* Start Data to process *

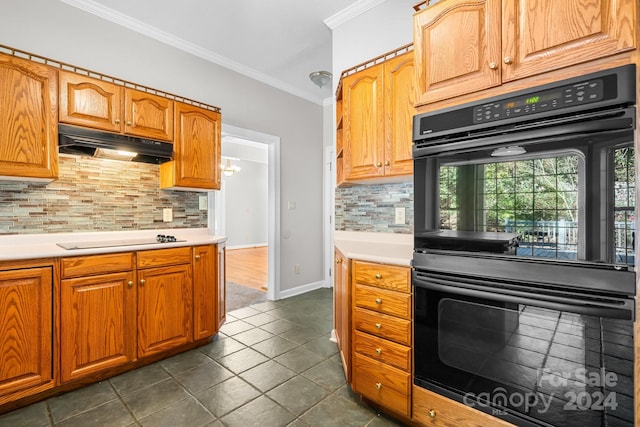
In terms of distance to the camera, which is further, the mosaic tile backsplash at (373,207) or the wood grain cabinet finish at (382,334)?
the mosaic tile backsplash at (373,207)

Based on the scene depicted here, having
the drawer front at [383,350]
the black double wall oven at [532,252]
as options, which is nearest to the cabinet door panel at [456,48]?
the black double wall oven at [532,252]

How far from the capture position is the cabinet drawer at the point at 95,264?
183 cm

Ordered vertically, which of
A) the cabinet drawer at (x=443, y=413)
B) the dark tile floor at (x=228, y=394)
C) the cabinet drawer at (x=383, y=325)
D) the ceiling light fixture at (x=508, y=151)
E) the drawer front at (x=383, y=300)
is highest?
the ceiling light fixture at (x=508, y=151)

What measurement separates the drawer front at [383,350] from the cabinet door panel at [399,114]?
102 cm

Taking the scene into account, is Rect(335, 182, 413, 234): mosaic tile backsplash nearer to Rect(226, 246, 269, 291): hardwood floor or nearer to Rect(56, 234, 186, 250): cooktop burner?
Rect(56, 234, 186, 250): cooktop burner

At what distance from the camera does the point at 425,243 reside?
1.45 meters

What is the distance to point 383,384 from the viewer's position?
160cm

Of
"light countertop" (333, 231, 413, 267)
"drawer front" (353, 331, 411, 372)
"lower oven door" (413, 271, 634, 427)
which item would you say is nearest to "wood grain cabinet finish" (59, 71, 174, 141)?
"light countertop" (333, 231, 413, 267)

* End Data to process *
* Start Data to process *

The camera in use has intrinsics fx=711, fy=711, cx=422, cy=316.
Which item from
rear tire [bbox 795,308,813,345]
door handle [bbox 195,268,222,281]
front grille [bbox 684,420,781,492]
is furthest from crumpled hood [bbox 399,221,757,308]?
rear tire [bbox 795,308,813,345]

* End Data to process *

**The exercise**
Gather every line of the items above that contains the string "bbox", and copy each such line unchanged.

**Exercise solution**
rear tire [bbox 795,308,813,345]
door handle [bbox 195,268,222,281]
front grille [bbox 684,420,781,492]
is furthest from crumpled hood [bbox 399,221,757,308]?
rear tire [bbox 795,308,813,345]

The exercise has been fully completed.